La conclusion pourrait être : avec le monopole des transactions sur les matières premières, le dollar perd sa centralité dans le système monétaire mondial. Elle s’exprime autrement ; depuis le coup d’État monétaire de Nixon, le 15 août 1971, rendant le dollar non convertible en or, depuis une série d’escroqueries américaines, la moins commentée et la plus décisive étant sans doute la substitution de la comptabilité à valeur de marché (« market value ») à la comptabilité à valeur historique au début des années 2000, les États-Unis et, dans une moindre mesure, leurs alliés européens, bénéficient d’un niveau de vie surévalué de quelques 30 %. Qu’ils en profitent tant qu’il est temps !
La finance compte
Qu’il s’agisse de l’allocation mondiale des capitaux ou des systèmes de paiement internationaux, Britanniques et Américains se sont approprié l’essentiel de services financiers qui conditionnent les échanges mondiaux et contribuent à faire du dollar la monnaie d’échange et de réserve mondiale. Cette situation a pu se créer et perdurer à la faveur de trois éléments.
D’abord, la prétention à l’impartialité ; du WTO au FMI et aux marchés boursiers, le marché, rien que le marché, ses forces anonymes et ses mécanismes universels assurent seuls les échanges et les valorisations. Ensuite, l’absence de concurrence ; pourquoi créer à grands frais ce qui fonctionne déjà ? Enfin, l’acceptation passive d’une forme de supériorité anglo-américaine en matière de finance et de commerce ; eux, ils savent ! Voilà ce qui s’achève, pour autant de raisons décisives.

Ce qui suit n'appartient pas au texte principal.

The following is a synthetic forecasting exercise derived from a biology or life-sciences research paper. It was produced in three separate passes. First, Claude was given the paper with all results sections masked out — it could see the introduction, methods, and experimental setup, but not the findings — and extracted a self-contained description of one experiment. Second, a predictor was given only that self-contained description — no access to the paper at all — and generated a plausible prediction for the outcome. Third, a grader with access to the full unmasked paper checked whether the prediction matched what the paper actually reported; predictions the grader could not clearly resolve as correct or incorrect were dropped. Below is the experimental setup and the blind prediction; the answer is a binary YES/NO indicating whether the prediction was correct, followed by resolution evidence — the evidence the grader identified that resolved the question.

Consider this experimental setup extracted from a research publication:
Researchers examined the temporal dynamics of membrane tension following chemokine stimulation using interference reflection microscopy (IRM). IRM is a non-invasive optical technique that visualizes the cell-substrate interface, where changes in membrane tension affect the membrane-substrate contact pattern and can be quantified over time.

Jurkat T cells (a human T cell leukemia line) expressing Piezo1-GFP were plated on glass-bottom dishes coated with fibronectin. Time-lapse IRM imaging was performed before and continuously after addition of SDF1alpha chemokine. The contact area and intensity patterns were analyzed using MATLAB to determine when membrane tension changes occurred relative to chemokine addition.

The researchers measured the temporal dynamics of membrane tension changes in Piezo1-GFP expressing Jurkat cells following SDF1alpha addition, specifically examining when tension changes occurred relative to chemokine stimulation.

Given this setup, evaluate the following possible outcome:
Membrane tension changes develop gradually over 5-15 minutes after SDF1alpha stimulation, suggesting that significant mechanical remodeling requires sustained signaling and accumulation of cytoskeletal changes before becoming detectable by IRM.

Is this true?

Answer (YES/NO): NO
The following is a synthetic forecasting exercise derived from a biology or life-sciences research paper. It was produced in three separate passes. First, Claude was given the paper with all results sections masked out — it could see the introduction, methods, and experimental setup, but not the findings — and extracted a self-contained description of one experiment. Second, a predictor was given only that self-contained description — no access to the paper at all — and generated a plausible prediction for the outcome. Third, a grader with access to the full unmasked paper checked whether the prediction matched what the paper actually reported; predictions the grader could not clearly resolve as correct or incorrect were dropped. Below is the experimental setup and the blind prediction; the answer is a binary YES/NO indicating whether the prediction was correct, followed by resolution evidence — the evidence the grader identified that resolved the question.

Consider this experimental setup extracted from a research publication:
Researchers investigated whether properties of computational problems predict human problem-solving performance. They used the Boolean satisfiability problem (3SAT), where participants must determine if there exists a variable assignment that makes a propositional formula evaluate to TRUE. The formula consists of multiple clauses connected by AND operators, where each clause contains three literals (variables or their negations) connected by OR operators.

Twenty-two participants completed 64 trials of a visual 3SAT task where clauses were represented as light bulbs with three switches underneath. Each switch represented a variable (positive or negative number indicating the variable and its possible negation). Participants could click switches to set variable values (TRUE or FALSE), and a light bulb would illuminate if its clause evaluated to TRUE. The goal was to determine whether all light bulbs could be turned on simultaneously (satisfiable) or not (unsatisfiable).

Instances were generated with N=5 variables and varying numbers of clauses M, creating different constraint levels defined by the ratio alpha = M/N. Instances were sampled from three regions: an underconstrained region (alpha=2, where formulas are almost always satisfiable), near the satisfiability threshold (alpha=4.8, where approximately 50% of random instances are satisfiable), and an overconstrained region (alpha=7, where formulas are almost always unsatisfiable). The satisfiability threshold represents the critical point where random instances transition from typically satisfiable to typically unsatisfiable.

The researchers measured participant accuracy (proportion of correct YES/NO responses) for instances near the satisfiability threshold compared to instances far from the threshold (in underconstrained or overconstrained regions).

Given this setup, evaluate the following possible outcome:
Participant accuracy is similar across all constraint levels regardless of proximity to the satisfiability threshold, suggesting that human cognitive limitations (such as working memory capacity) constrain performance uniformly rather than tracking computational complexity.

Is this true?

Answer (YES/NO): NO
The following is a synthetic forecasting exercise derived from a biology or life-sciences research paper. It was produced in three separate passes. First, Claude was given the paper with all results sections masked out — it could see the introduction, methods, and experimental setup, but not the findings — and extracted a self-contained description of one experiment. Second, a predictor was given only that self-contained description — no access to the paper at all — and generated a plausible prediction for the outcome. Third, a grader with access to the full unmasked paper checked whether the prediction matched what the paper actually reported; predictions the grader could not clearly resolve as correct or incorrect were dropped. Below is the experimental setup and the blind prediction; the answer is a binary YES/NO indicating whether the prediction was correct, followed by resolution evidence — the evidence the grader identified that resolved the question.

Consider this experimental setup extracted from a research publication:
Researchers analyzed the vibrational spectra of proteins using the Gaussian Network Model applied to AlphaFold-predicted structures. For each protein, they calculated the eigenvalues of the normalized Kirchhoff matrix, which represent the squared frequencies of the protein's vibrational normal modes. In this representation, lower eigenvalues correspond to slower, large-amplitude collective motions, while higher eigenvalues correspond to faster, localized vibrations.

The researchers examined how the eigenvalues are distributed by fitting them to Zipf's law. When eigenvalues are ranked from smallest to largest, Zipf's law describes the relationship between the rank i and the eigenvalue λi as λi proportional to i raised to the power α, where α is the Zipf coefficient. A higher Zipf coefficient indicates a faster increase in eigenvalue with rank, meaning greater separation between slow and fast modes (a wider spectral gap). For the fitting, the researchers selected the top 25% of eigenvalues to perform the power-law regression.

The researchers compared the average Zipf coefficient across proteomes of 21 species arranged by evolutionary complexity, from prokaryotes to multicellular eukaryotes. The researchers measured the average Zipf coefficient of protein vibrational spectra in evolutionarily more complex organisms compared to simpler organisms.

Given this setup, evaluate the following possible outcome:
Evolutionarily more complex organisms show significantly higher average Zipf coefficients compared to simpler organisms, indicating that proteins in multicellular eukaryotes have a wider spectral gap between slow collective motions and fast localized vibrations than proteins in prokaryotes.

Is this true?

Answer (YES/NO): YES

Le mythe de la compétence américaine n’a pas survécu au naufrage de 2008 et d’une faillite bancaire américaine exportée au reste du monde.
La confiscation des avoirs de la banque centrale russe, après le vol des réserves de la banque centrale d’Iran (et d’immeubles détenus à Manhattan) ou d’Afghanistan, met fin à l’illusion d’impartialité du marché ; la conditionnalité, qui devient le mot d’ordre d’un pouvoir américain désireux d’en finir avec la montée en puissance de la Chine, n’a rien à voir avec le marché, tout avec la politique — et légitime du coup les dispositions analogues prises par d’autres pays, sur d’autres continents. La suspension de grandes banques russes du système Swift réalise ce que de nombreux pays envisageaient comme possibilité extrême ; celle d’une instrumentalisation politique du système de paiement international basé au Luxembourg — et provoque la mise en place de solutions alternatives, comme la Chine en propose déjà.
Enfin, et surtout, l’extension mondiale des relations financières sous l’égide des fonds d’investissement et des banques anglo-américaines impose des rendements financiers supérieurs à 15 %, incompatibles avec l’industrialisation des pays en croissance, incompatible avec le maintien d’entreprises artisanales, familiales, indépendantes, incompatibles tout autant avec la présence de banques de proximité, finançant l’activité locale par crédit à long terme à faible taux (6 à 7 %), et plus encore, avec l’autonomie stratégique des Nations et la résilience de l’environnement. Bref ; la mobilité internationale des capitaux et des services détermine des abus de droit qui entravent sans cesse davantage la liberté des Nations, prétend leur interdire d’adopter le système économique qui leur convient (par exemple, le financement public des entreprises stratégiques). Voilà pourquoi la globalisation conduit à la guerre, puisqu’elle appelle une uniformisation des règles incompatible avec la liberté des peuples. Voilà pourquoi tout ce qui permet l’application des lois américaines, des principes juridiques, comptables et commerciaux américains suscite non seulement un rejet, mais des alternatives qui auront bientôt marginalisé une puissance qui se prenait pour le monde, et qui devient une Nation provinciale, intolérante et décomposée, dont le monde se dispenserait volontiers.
La politique compte
Il est du plus haut intérêt de constater combien de « journalistes » concluent des événements récents à l’isolement de la Russie. Les faits sont pourtant là, établis par les votes à l’ONU lors de la résolution condamnant la Russie, établis aussi par les déclarations des dirigeants. La moitié des pays de l’Union africaine se sont abstenus, son Président, le Président du Sénégal, Macky Sall, s’abstenant lui-même, ce qui illustre le naufrage de la France en Afrique. Si la Chine s’est opposée, l’Inde s’est abstenue, comme la Turquie elle-même, membre de l’OTAN. En Asie, quelques-unes des puissances montantes, comme le Vietnam peu suspect d’allégeance à la Chine, s’est également abstenu.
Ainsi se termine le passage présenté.